自閉症など発達障害のある子ども達の支援を考えたとき、家族へのサポートが不可欠であることは当然ですが、きょうだいへの支援も本当に重要だと思います。しかし、その重要性が分かっていながらなかなか本人達へ関わることで手一杯になり、きょうだい支援には全く手がつけられないのが現状でした(ようやく今年はきょうだいへのささやかな関わりが実現しそうですが)。
そうしたなか、ネットでたまたま繋がりができた方が「自閉症の兄とともに」という本を翻訳されたそうで、とても興味深かったのでここでご紹介します。
「自閉症の兄とともに」は自閉症の兄をもつ弟(漫画家)と妹(編集者)が書いたアメリカの本で、そのご家族の50年が描かれているそうです。
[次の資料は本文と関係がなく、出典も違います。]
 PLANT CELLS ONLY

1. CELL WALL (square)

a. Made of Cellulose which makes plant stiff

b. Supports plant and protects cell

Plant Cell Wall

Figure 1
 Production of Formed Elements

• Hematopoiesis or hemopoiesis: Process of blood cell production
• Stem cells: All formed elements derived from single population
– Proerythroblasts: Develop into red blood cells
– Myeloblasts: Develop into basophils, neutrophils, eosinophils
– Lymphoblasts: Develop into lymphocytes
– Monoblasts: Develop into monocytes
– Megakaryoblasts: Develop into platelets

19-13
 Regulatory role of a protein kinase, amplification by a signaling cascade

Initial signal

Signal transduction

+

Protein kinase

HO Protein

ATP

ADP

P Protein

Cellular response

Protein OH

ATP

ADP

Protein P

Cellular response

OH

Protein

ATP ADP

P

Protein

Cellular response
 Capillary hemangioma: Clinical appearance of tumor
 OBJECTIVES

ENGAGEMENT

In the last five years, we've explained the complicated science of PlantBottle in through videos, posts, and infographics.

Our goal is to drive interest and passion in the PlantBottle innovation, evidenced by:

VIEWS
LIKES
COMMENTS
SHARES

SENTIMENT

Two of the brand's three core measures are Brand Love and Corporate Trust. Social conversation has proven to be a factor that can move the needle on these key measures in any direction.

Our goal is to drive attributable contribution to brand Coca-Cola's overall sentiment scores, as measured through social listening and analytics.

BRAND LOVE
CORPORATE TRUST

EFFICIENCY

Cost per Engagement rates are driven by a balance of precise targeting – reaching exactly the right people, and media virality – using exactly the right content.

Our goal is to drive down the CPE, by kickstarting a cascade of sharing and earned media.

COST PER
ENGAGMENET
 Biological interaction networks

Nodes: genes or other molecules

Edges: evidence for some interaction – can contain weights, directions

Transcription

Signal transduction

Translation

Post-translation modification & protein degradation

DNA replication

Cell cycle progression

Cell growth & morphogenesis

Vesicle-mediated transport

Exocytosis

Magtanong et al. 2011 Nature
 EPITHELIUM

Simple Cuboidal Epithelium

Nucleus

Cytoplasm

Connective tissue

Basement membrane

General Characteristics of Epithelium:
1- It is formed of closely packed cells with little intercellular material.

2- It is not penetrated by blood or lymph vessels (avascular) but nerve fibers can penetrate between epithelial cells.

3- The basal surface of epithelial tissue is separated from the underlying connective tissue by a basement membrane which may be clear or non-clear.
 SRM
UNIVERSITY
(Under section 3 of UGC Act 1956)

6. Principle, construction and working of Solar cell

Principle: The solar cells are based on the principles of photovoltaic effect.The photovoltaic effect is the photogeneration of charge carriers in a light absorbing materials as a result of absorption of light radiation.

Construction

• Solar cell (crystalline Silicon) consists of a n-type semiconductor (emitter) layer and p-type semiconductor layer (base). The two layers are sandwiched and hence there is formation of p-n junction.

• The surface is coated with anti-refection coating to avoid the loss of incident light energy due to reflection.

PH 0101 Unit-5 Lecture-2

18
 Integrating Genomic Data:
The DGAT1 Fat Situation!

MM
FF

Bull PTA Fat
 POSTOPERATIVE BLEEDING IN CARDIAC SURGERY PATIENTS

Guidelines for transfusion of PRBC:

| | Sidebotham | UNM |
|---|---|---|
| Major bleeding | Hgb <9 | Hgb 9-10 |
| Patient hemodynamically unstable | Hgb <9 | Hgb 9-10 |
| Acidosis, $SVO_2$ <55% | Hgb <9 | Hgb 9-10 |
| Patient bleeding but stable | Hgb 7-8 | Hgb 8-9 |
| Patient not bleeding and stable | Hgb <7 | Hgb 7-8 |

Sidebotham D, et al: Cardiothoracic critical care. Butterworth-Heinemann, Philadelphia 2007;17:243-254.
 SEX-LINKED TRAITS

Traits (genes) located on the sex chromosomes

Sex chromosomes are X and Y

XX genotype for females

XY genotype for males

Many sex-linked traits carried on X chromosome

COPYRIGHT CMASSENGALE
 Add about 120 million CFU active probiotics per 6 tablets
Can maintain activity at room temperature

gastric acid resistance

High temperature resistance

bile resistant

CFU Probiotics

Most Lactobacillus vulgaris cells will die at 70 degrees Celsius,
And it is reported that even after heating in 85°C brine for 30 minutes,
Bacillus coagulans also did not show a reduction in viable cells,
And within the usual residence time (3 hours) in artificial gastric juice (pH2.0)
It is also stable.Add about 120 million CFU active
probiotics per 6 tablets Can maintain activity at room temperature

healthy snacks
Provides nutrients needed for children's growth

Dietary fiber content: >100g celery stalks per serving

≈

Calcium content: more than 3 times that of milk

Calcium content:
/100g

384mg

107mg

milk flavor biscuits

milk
そこにはアメリカの自閉症支援の歴史も詰まっているそうで、日本よりはるかに進んでいると思われるアメリカでの支援の現場(施設での虐待もあるそうです)もよくわかるのではないかと思います。
訳者、新宅美樹さんの思いをご紹介すると
「自閉症の兄デイビットを中心とする家族の歴史を、編集者の妹と漫画家の弟が
1章ごとに文章とマンガで「カラシック家」をつづったもの。
本の構成という点からも、なかなかユニークですが、これにはしっかり意味があります。
そのあたりは著者の日本語訳へのメッセージに書かれています。
思い返せば2年前、友人の子どもが高機能自閉症と診断されました。
何か友人の役に立ちたいと思い始めた頃、アメリカのテレビ番組をを通じてこの本のことを知り、
すぐに原書を取り寄せ、読み始めました。
その後、この本が日本語に翻訳されていないことを知ります。
きょうだい支援などのホームページでも紹介されているのに、翻訳されていないなんて・・・
ぜひ日本語に訳して、日本の同じような境遇の人たちに、
そしてご両親や医療・療育・福祉の関係者の方々に読んでもらいたいと思い
出版してくれる会社を探すところから始めました・・・」
ということで、その「自閉症の兄とともに」が6月1日に出版されます。当事者の書かれた本は増えてきましたが、きょうだいが書かれたというのはまだ少ないかなと思います。興味のある方はぜひお読みくださいね。